- [Exercise directions]: Summarize the news report on the Kern County burial site for abandoned babies in two sentences.

- [Document extract]:
■ ■ ■ ■ ■
Northeast Bakersfield

Burial site for abandoned babies fills need in Kern County

Burial site for abandoned babies fills need in Kern County

BAKERSFIELD, Calif. (KBAK/KBFX) — A new project to provide respectful burials for abandoned babies will see three, and possibly four, infants laid to rest in its first service.

The local Garden of Innocence was just being proposed when an infant's body was found left in a trash can in Oildale. That child will be buried later this month, along with several others.
 
"I don't know the exact facts of the other two, but I believe that one of them was left at the hospital," Kern County Sheriff's Commander Justin Fleeman told Eyewitness News. He's the head of the Kern County coroner's office, and they've been working with the founder of the Garden of Innocence project since this spring.
 
Fleeman said sometimes a parent will give birth at the hospital, and when the baby passes away, they may not have the financial means to bury the child. The infant's body then ends up with the county.

"It's unfortunate," he said.
 
The Garden of Innocence project was founded by Elissa Davey, and the nonprofit has established special burial spaces in various California cities and throughout the United States. They had just contacted the county and Historic Union Cemetery at the time the baby was found in Oildale in June.
 
Cemetery general manager Dave Hepburn said the day word of that death came out, he spotted a similar case at their facility.

"I just noticed in our paperwork, that it said there was an abandoned child," he said. Hepburn was already impressed with the goal of the Garden of Innocence project and interested in providing space at Union Cemetery.
 
Hepburn said one of his staff members was upset by the abandoned baby, whose remains had just been transferred to them.

"I asked Patricia (an office worker) to name the baby, and she went through a whole series of names, and she ended up naming the baby 'David,'" he explained.
 
The Innocence project stresses finding a name for each unidentified child.
■ ■ ■ ■ ■
- [Record excerpts]:
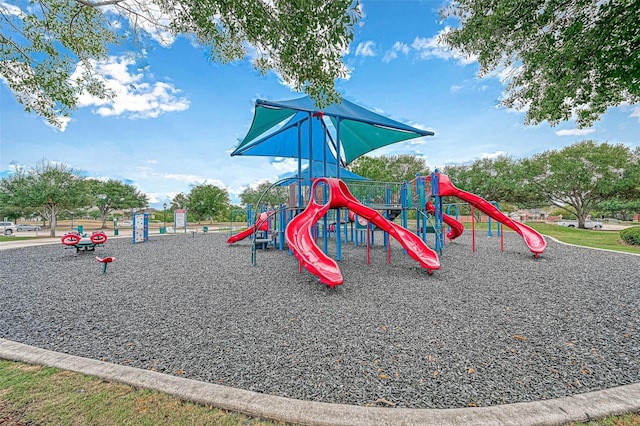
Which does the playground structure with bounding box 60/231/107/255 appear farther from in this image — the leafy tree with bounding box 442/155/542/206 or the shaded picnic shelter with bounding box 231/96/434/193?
the leafy tree with bounding box 442/155/542/206

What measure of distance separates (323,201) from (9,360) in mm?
6940

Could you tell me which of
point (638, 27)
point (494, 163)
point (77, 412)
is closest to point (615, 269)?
point (638, 27)

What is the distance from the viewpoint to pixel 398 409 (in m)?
2.02

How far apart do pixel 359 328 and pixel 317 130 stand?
12.0m

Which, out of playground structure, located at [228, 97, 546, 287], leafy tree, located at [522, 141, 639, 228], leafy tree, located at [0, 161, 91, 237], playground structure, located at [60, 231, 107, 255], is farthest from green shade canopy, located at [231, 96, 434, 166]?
leafy tree, located at [522, 141, 639, 228]

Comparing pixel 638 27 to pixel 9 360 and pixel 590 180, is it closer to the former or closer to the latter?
pixel 9 360

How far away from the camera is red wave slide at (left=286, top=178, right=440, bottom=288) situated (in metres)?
5.54

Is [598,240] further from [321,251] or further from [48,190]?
[48,190]

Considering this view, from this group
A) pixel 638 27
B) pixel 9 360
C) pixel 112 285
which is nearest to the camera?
pixel 9 360

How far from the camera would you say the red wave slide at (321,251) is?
5.54 meters

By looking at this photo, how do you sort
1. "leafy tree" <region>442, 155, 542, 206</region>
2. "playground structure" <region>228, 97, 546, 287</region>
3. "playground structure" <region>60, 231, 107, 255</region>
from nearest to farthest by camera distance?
"playground structure" <region>228, 97, 546, 287</region> < "playground structure" <region>60, 231, 107, 255</region> < "leafy tree" <region>442, 155, 542, 206</region>

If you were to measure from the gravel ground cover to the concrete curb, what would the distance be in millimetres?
232

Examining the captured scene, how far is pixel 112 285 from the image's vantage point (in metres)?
5.96

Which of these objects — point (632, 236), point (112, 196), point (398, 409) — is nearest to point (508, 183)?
point (632, 236)
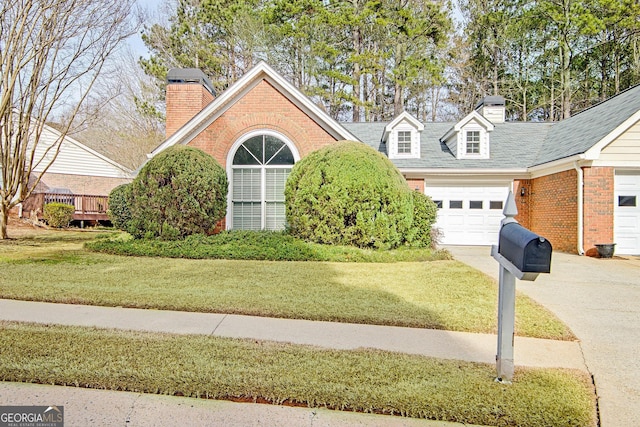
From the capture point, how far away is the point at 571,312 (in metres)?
5.06

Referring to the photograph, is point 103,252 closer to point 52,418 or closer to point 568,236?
point 52,418

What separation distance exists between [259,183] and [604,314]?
9582mm

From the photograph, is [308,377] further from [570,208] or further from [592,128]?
[592,128]

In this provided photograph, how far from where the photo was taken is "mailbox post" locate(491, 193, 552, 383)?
7.59ft

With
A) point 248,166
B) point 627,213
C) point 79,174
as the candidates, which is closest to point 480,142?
point 627,213

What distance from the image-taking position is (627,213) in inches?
419

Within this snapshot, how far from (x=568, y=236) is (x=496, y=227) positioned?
■ ■ ■ ■ ■
- [Expected answer]: The Garden of Innocence, a nonprofit founded by Elissa Davey, has been working with the Kern County coroner's office and Historic Union Cemetery to give abandoned babies respectful burials. Its first service will lay three and possibly four infants to rest, including one found in a trash can in Oildale, and the project stresses finding a name for each unidentified child.